The website WireTap is new-found favorite of mine. Heavy on advisers from Current TV, The Nation, and AlterNet, the site is a great platform for young (appears to be mostly college age) writers / content creators from the most diverse backgrounds I have ever seen in a single site. If you need to understand what young adults care about about, how they define their worlds, this site should be a regular stop in your information gathering missions.
Below is an excerpt from a recent perspective piece I enjoyed. Topics often include reactions to current events around the globe, stories about race, gender and identity. I also like that the students are paid for their submissions.
The 1996 launch of “Sex on Tuesday” at the University of California, Berkeley– birthplace of the 1960s national student activist movement — triggered the campus newspaper sex column phenomenon.

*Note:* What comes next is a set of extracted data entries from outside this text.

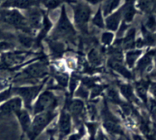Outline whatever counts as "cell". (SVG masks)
<instances>
[{
  "mask_svg": "<svg viewBox=\"0 0 156 140\" xmlns=\"http://www.w3.org/2000/svg\"><path fill=\"white\" fill-rule=\"evenodd\" d=\"M49 38L64 43L76 44L78 40V31L74 24L69 18L66 9V5L61 6L60 14L56 24L50 33Z\"/></svg>",
  "mask_w": 156,
  "mask_h": 140,
  "instance_id": "1",
  "label": "cell"
},
{
  "mask_svg": "<svg viewBox=\"0 0 156 140\" xmlns=\"http://www.w3.org/2000/svg\"><path fill=\"white\" fill-rule=\"evenodd\" d=\"M69 5L73 9V24L82 35L89 34V24L92 17L91 5L82 0H73Z\"/></svg>",
  "mask_w": 156,
  "mask_h": 140,
  "instance_id": "2",
  "label": "cell"
},
{
  "mask_svg": "<svg viewBox=\"0 0 156 140\" xmlns=\"http://www.w3.org/2000/svg\"><path fill=\"white\" fill-rule=\"evenodd\" d=\"M0 23L10 26L18 32L32 36L36 35L29 26L24 13L18 9L0 8Z\"/></svg>",
  "mask_w": 156,
  "mask_h": 140,
  "instance_id": "3",
  "label": "cell"
},
{
  "mask_svg": "<svg viewBox=\"0 0 156 140\" xmlns=\"http://www.w3.org/2000/svg\"><path fill=\"white\" fill-rule=\"evenodd\" d=\"M50 73L47 62L44 59L31 60L29 65L15 76V82H33L47 79Z\"/></svg>",
  "mask_w": 156,
  "mask_h": 140,
  "instance_id": "4",
  "label": "cell"
},
{
  "mask_svg": "<svg viewBox=\"0 0 156 140\" xmlns=\"http://www.w3.org/2000/svg\"><path fill=\"white\" fill-rule=\"evenodd\" d=\"M47 82H48V78L44 79L41 83L37 85L12 86V92L14 96H18L21 99L24 107L31 112L34 102L43 91Z\"/></svg>",
  "mask_w": 156,
  "mask_h": 140,
  "instance_id": "5",
  "label": "cell"
},
{
  "mask_svg": "<svg viewBox=\"0 0 156 140\" xmlns=\"http://www.w3.org/2000/svg\"><path fill=\"white\" fill-rule=\"evenodd\" d=\"M59 112L55 111H47L36 114L32 118L31 125L27 134L28 140H37L38 137L47 129L53 120L58 117Z\"/></svg>",
  "mask_w": 156,
  "mask_h": 140,
  "instance_id": "6",
  "label": "cell"
},
{
  "mask_svg": "<svg viewBox=\"0 0 156 140\" xmlns=\"http://www.w3.org/2000/svg\"><path fill=\"white\" fill-rule=\"evenodd\" d=\"M101 126L105 131L110 135L126 137L125 131L119 120L110 110L108 100L105 97L103 98V103L101 110Z\"/></svg>",
  "mask_w": 156,
  "mask_h": 140,
  "instance_id": "7",
  "label": "cell"
},
{
  "mask_svg": "<svg viewBox=\"0 0 156 140\" xmlns=\"http://www.w3.org/2000/svg\"><path fill=\"white\" fill-rule=\"evenodd\" d=\"M59 106V98L53 92L50 88L41 91L38 95L32 106L33 115L47 112V111H55Z\"/></svg>",
  "mask_w": 156,
  "mask_h": 140,
  "instance_id": "8",
  "label": "cell"
},
{
  "mask_svg": "<svg viewBox=\"0 0 156 140\" xmlns=\"http://www.w3.org/2000/svg\"><path fill=\"white\" fill-rule=\"evenodd\" d=\"M31 52L8 50L0 53V68L5 70H16L17 66L21 65Z\"/></svg>",
  "mask_w": 156,
  "mask_h": 140,
  "instance_id": "9",
  "label": "cell"
},
{
  "mask_svg": "<svg viewBox=\"0 0 156 140\" xmlns=\"http://www.w3.org/2000/svg\"><path fill=\"white\" fill-rule=\"evenodd\" d=\"M64 107L68 110L71 115L73 122L76 127L84 124L85 115L87 114V108L83 100L79 98H67L65 100Z\"/></svg>",
  "mask_w": 156,
  "mask_h": 140,
  "instance_id": "10",
  "label": "cell"
},
{
  "mask_svg": "<svg viewBox=\"0 0 156 140\" xmlns=\"http://www.w3.org/2000/svg\"><path fill=\"white\" fill-rule=\"evenodd\" d=\"M73 125L71 115L63 107L58 114V121L56 126L57 140H65L73 132Z\"/></svg>",
  "mask_w": 156,
  "mask_h": 140,
  "instance_id": "11",
  "label": "cell"
},
{
  "mask_svg": "<svg viewBox=\"0 0 156 140\" xmlns=\"http://www.w3.org/2000/svg\"><path fill=\"white\" fill-rule=\"evenodd\" d=\"M24 12V15L27 19L29 26L33 30V31L37 33L42 24L46 10L41 9V6H34Z\"/></svg>",
  "mask_w": 156,
  "mask_h": 140,
  "instance_id": "12",
  "label": "cell"
},
{
  "mask_svg": "<svg viewBox=\"0 0 156 140\" xmlns=\"http://www.w3.org/2000/svg\"><path fill=\"white\" fill-rule=\"evenodd\" d=\"M23 107L24 105L21 99L18 96H13L0 104V120L15 115V113L19 111Z\"/></svg>",
  "mask_w": 156,
  "mask_h": 140,
  "instance_id": "13",
  "label": "cell"
},
{
  "mask_svg": "<svg viewBox=\"0 0 156 140\" xmlns=\"http://www.w3.org/2000/svg\"><path fill=\"white\" fill-rule=\"evenodd\" d=\"M34 6H41V0H2L1 9H14L26 11Z\"/></svg>",
  "mask_w": 156,
  "mask_h": 140,
  "instance_id": "14",
  "label": "cell"
},
{
  "mask_svg": "<svg viewBox=\"0 0 156 140\" xmlns=\"http://www.w3.org/2000/svg\"><path fill=\"white\" fill-rule=\"evenodd\" d=\"M14 116L17 118V120L19 123L20 129H21L20 140H23L24 137L27 135V132L30 129V125H31L32 117L30 115V112L24 107H23L19 111L15 113Z\"/></svg>",
  "mask_w": 156,
  "mask_h": 140,
  "instance_id": "15",
  "label": "cell"
},
{
  "mask_svg": "<svg viewBox=\"0 0 156 140\" xmlns=\"http://www.w3.org/2000/svg\"><path fill=\"white\" fill-rule=\"evenodd\" d=\"M123 21V6L121 5L105 17V29L117 32Z\"/></svg>",
  "mask_w": 156,
  "mask_h": 140,
  "instance_id": "16",
  "label": "cell"
},
{
  "mask_svg": "<svg viewBox=\"0 0 156 140\" xmlns=\"http://www.w3.org/2000/svg\"><path fill=\"white\" fill-rule=\"evenodd\" d=\"M108 65L111 69L116 72L127 80H133L134 75L124 62V59H117L113 58H108Z\"/></svg>",
  "mask_w": 156,
  "mask_h": 140,
  "instance_id": "17",
  "label": "cell"
},
{
  "mask_svg": "<svg viewBox=\"0 0 156 140\" xmlns=\"http://www.w3.org/2000/svg\"><path fill=\"white\" fill-rule=\"evenodd\" d=\"M124 34V36L122 37L121 38H119L120 41L118 42L117 40H115L114 41L121 47L122 50H123L128 51V50H131L135 49L136 41V30L135 27H129Z\"/></svg>",
  "mask_w": 156,
  "mask_h": 140,
  "instance_id": "18",
  "label": "cell"
},
{
  "mask_svg": "<svg viewBox=\"0 0 156 140\" xmlns=\"http://www.w3.org/2000/svg\"><path fill=\"white\" fill-rule=\"evenodd\" d=\"M88 64L94 68H98L104 63V53L97 47H91L87 53Z\"/></svg>",
  "mask_w": 156,
  "mask_h": 140,
  "instance_id": "19",
  "label": "cell"
},
{
  "mask_svg": "<svg viewBox=\"0 0 156 140\" xmlns=\"http://www.w3.org/2000/svg\"><path fill=\"white\" fill-rule=\"evenodd\" d=\"M46 43L48 45L50 51L51 53L52 56L55 59H59L62 57V55L65 53L66 51V43L60 40H56L50 39L47 37L45 40Z\"/></svg>",
  "mask_w": 156,
  "mask_h": 140,
  "instance_id": "20",
  "label": "cell"
},
{
  "mask_svg": "<svg viewBox=\"0 0 156 140\" xmlns=\"http://www.w3.org/2000/svg\"><path fill=\"white\" fill-rule=\"evenodd\" d=\"M153 55L154 50H151L138 60L135 70L140 75H143L151 66L153 60Z\"/></svg>",
  "mask_w": 156,
  "mask_h": 140,
  "instance_id": "21",
  "label": "cell"
},
{
  "mask_svg": "<svg viewBox=\"0 0 156 140\" xmlns=\"http://www.w3.org/2000/svg\"><path fill=\"white\" fill-rule=\"evenodd\" d=\"M150 85V81L146 79H140L138 82H136L134 85L137 95L146 105L148 104V91Z\"/></svg>",
  "mask_w": 156,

Within a few years, the sex column had spread to campuses across the country, becoming the “most publicized, electrifying, and divisive phenomena in student journalism,” in the words of Dan Reimold, leading expert on the student newspaper sex column.Reimold estimates that “during any given semester more than 200 sex and dating columns are being published in U.S. student newspapers, magazines, and online outlets…. What’s most important here is perspective. In the mid-nineties, the number of student sex columns: zero.” In addition to increasing student readership, the proliferation of student sex columns has drawn national attention.
Entertainment is usually a key reason behind the publication of sex columns, but the writing is not all about fun. These controversial pieces have proved battlegrounds for the rights of the student press and “appropriate” subjects for publication (ironically, only increasing their popularity and fueling the movement).